§ **Data section**:
- - - -

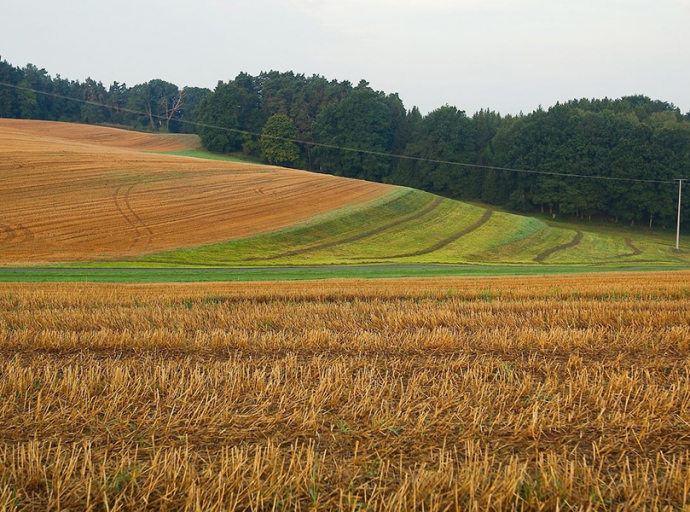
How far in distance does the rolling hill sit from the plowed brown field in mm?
141

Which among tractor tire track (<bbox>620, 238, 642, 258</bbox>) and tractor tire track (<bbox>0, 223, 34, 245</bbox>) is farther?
tractor tire track (<bbox>620, 238, 642, 258</bbox>)

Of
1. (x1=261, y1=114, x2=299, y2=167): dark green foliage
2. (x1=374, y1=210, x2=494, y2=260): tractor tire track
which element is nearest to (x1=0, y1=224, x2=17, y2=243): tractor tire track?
(x1=374, y1=210, x2=494, y2=260): tractor tire track

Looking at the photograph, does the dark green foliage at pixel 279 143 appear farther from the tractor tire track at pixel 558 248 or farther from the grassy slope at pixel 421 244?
the tractor tire track at pixel 558 248

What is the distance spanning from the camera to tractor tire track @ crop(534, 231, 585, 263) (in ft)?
175

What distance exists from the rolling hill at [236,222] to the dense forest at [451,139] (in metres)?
11.0

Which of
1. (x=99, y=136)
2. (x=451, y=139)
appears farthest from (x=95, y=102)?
(x=451, y=139)

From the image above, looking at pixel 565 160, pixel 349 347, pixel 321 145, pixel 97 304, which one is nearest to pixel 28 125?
pixel 321 145

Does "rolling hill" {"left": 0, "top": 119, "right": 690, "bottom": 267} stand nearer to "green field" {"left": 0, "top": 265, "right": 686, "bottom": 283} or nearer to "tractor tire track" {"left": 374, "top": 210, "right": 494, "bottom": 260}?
"tractor tire track" {"left": 374, "top": 210, "right": 494, "bottom": 260}

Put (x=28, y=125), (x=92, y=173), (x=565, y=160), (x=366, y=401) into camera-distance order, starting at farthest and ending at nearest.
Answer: (x=28, y=125) < (x=565, y=160) < (x=92, y=173) < (x=366, y=401)

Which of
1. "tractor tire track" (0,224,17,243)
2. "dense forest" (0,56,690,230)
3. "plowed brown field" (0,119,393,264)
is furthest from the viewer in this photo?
"dense forest" (0,56,690,230)

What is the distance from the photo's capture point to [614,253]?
5791 cm

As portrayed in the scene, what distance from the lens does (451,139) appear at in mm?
100625

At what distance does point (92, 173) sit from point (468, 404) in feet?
188

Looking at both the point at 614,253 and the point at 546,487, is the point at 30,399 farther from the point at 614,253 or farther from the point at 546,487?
the point at 614,253
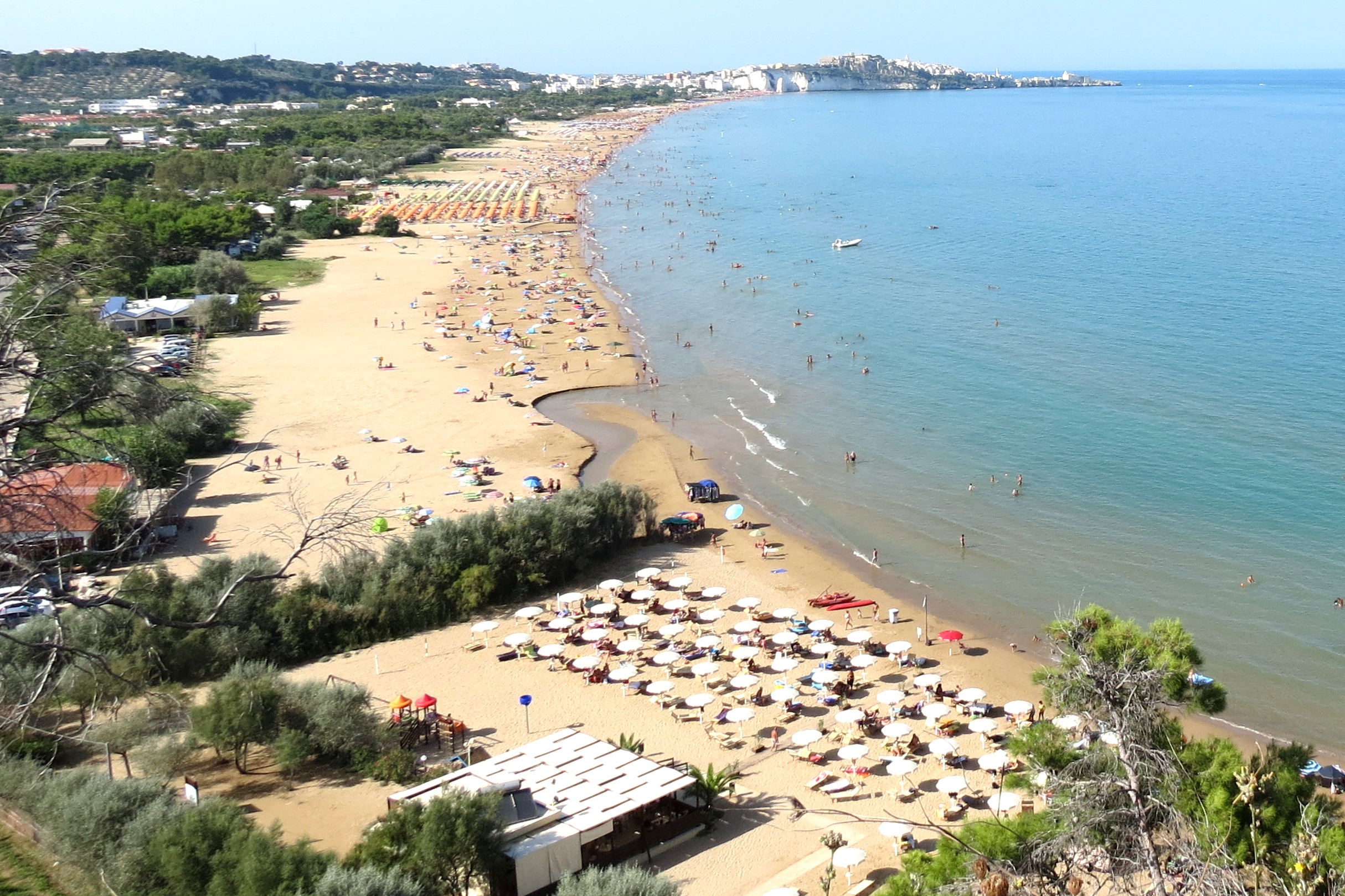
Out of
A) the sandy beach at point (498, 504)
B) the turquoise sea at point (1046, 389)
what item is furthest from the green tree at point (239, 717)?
the turquoise sea at point (1046, 389)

- - - -

§ **Problem to work on**: Copy out each item above word for word, leaving out the pictures.

§ **Result**:
How far in distance does the rolling hill sit from the plowed brown field in mm?
141

Which among tractor tire track (<bbox>620, 238, 642, 258</bbox>) and tractor tire track (<bbox>0, 223, 34, 245</bbox>) is farther?
tractor tire track (<bbox>620, 238, 642, 258</bbox>)

Of
1. (x1=261, y1=114, x2=299, y2=167): dark green foliage
2. (x1=374, y1=210, x2=494, y2=260): tractor tire track
which element is nearest to (x1=0, y1=224, x2=17, y2=243): tractor tire track?
(x1=374, y1=210, x2=494, y2=260): tractor tire track

Looking at the photograph, does the dark green foliage at pixel 279 143 appear farther from the tractor tire track at pixel 558 248 or farther from the grassy slope at pixel 421 244?
the tractor tire track at pixel 558 248

What is the distance spanning from the camera to tractor tire track @ crop(534, 231, 585, 263) (in ft)?
175

What distance exists from the rolling hill at [236,222] to the dense forest at [451,139] (in metres)?
11.0

Which of
1. (x=99, y=136)
2. (x=451, y=139)
appears farthest from (x=95, y=102)?
(x=451, y=139)

From the image above, looking at pixel 565 160, pixel 349 347, pixel 321 145, pixel 97 304, which one is nearest to pixel 28 125?
pixel 321 145

Does "rolling hill" {"left": 0, "top": 119, "right": 690, "bottom": 267} stand nearer to "green field" {"left": 0, "top": 265, "right": 686, "bottom": 283} or nearer to "tractor tire track" {"left": 374, "top": 210, "right": 494, "bottom": 260}?
"tractor tire track" {"left": 374, "top": 210, "right": 494, "bottom": 260}

Put (x=28, y=125), (x=92, y=173), (x=565, y=160), (x=366, y=401) into camera-distance order, starting at farthest and ending at nearest.
Answer: (x=28, y=125) < (x=565, y=160) < (x=92, y=173) < (x=366, y=401)

Which of
1. "tractor tire track" (0,224,17,243)
2. "dense forest" (0,56,690,230)
3. "plowed brown field" (0,119,393,264)
is furthest from the viewer in this photo?
"dense forest" (0,56,690,230)

What is the distance from the photo's capture point to [614,253]?
5791 cm

As portrayed in the scene, what distance from the lens does (451,139) appear at in mm?
100625

At what distance does point (92, 173) sit from point (468, 404) in feet?
188

Looking at both the point at 614,253 and the point at 546,487, is the point at 30,399 farther from the point at 614,253 or farther from the point at 546,487?
the point at 614,253
Out of
A) the sandy beach at point (498, 504)
B) the turquoise sea at point (1046, 389)
what item is furthest from the green tree at point (239, 717)?
the turquoise sea at point (1046, 389)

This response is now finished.